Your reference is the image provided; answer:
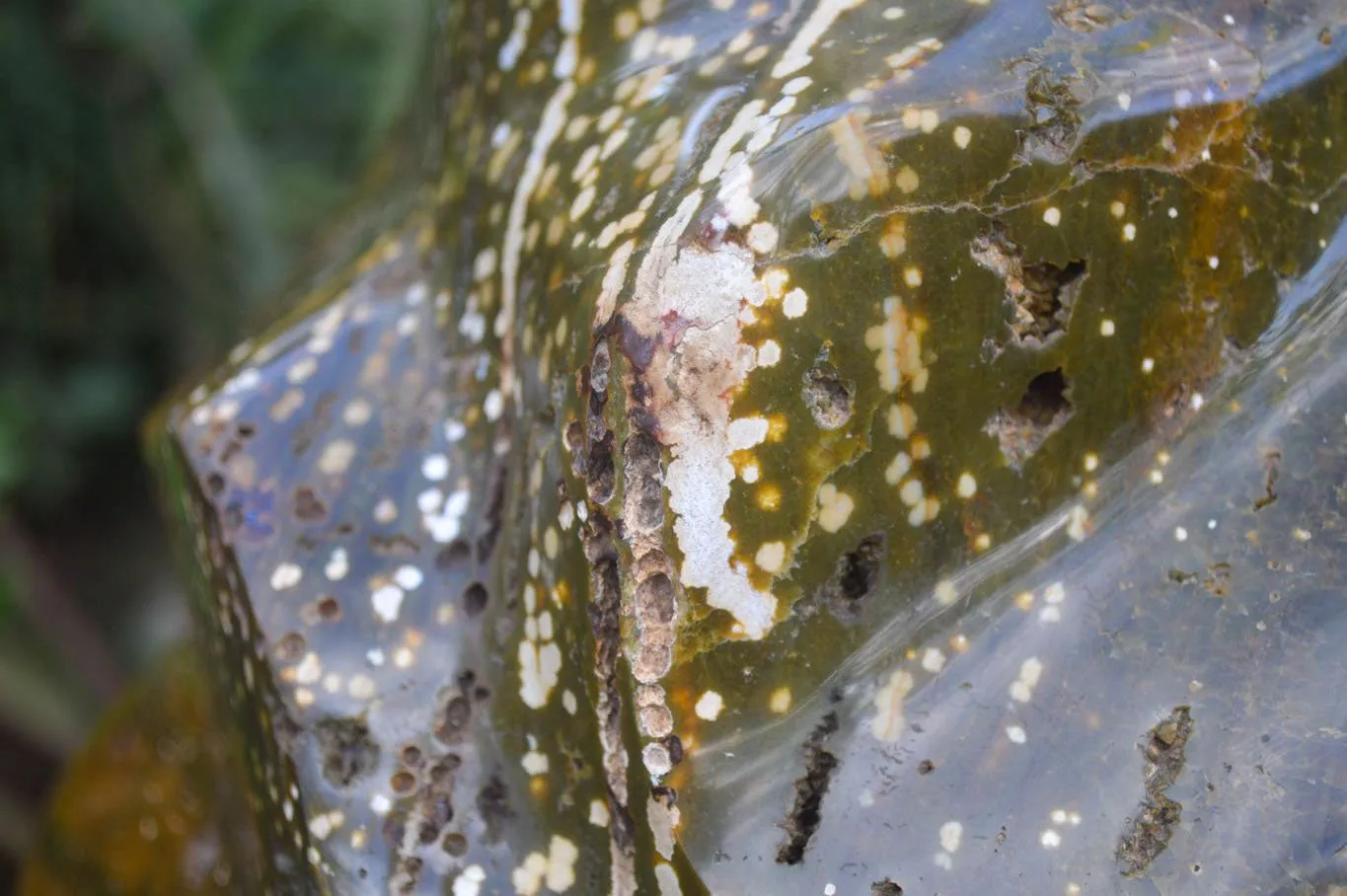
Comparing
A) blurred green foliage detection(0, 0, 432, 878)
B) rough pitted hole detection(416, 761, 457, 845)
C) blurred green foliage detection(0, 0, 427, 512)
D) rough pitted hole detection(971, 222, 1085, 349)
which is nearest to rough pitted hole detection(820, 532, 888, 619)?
■ ■ ■ ■ ■
What the exercise asks: Render the lines of the rows above as a numbered list, skipping blank lines and leaving out the pictures.

The solution:
1. Your reference is the image provided; answer:
2. Comparing
3. A) blurred green foliage detection(0, 0, 432, 878)
4. B) rough pitted hole detection(416, 761, 457, 845)
5. C) blurred green foliage detection(0, 0, 427, 512)
6. D) rough pitted hole detection(971, 222, 1085, 349)
7. which is nearest to rough pitted hole detection(820, 532, 888, 619)?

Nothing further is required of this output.